Friday, August 13, 2010

Mr Taleb Has A Point

There has been a lot of publicity today for recent remarks by Nassim Nicholas Taleb, the hedge fund manager who wrote The Black Swan and Fooled by Randomness, who says he is “betting on the collapse of government bonds'”.  Government deficits, he says, are now “the main danger to the global economic system”.  His view is that “every single human being” ought to bet against US Treasuries. This is, in his view, a “no brainer”.

This is a short extract from his interview: “When I wrote The Black Swan, I realised there was a huge bias in the way people estimate deficits and make forecasts. Typically things cost more, which is chronic. Governments that try to shoot for a surplus hardly ever reach it. 'The problem is getting runaway. It's becoming a pure Ponzi scheme. It's very nonlinear: You need more and more debt just to stay where you are. And what broke Madoff is going to break governments. They need to find new suckers all the time. And unfortunately the world has run out of suckers”.

The real risk ahead for bondholders lies rising interest rates. “Because governments can print more of their own currency, the risk comes from a rise in interest rates rather than a government default. When you have hyperinflation, deficits, or debt problems, with short-term bills you can catch higher interest rates to compensate you for the inflation or whatever return you've missed. By staying in cash or hedging against inflation, you won’t regret it in two years”.

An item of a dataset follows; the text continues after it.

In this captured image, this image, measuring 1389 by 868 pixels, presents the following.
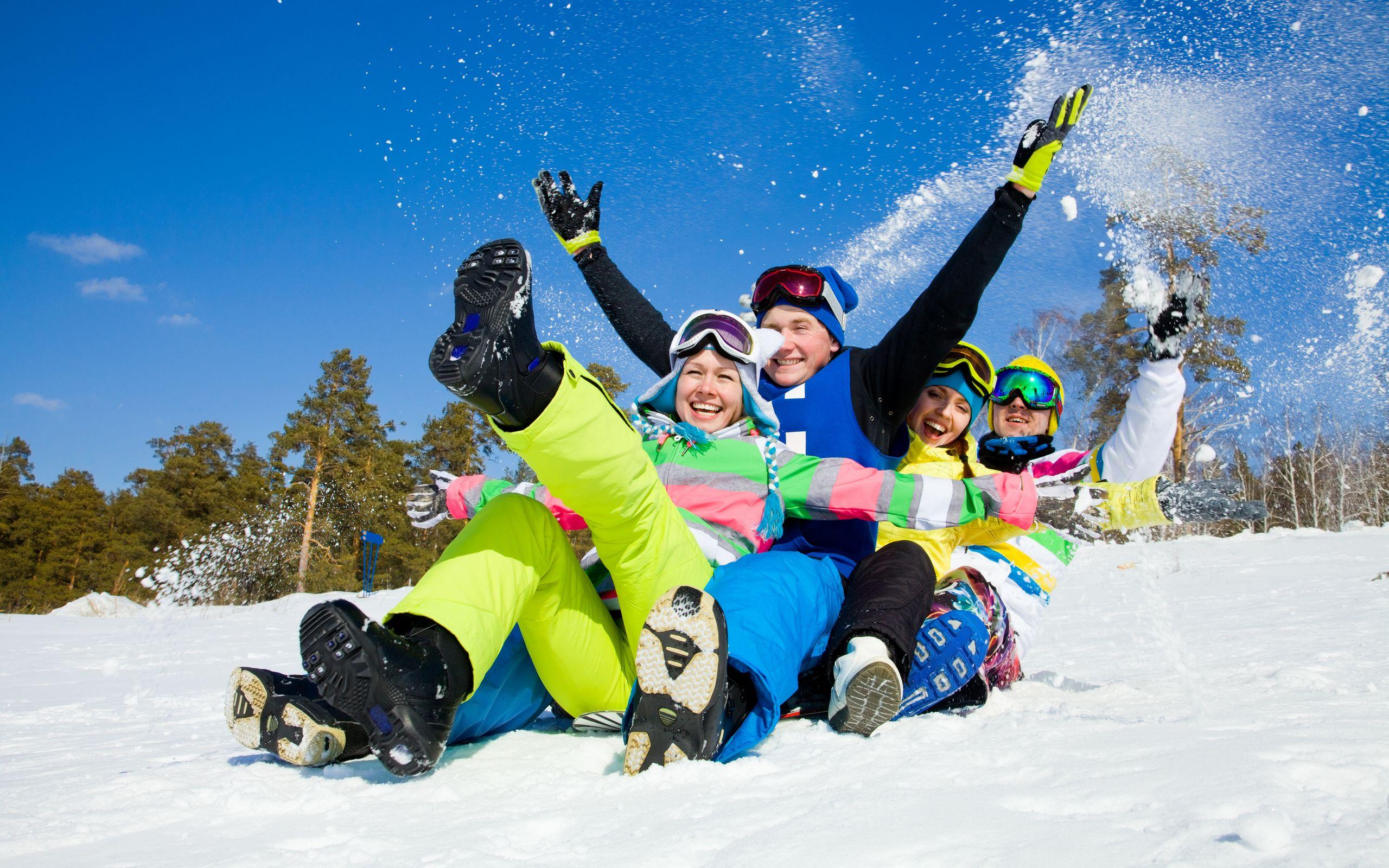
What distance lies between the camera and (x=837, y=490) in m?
2.23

The only comment worth making is that Mr Taleb is fundamentally right. Those with short term trading horizons continue to opportunities to make money from further declines in bond yields, and for a while by their own criteria they too may be right. Deflation fears encourage that behaviour. According to the Financial Times, hedge funds have recently become much bigger players in the US bond market, chasing arbitrage opportunities along the yield curve arising from the effects of the Federal Reserve’s QE programme.

This is not an encouraging sign. The way money is flowing into bonds and bond funds is a perfect example of the Greater Fool theory at work. For most investors, by far the most important priority today is to prepare for the fallout that will inevitably happen when the deflationary cycle eventually turns. The loss of wealth that will ensue from the bond market breaking will make the losses from the stock market fall of 2000-2003 and the housing market collapse seem mild by comparison.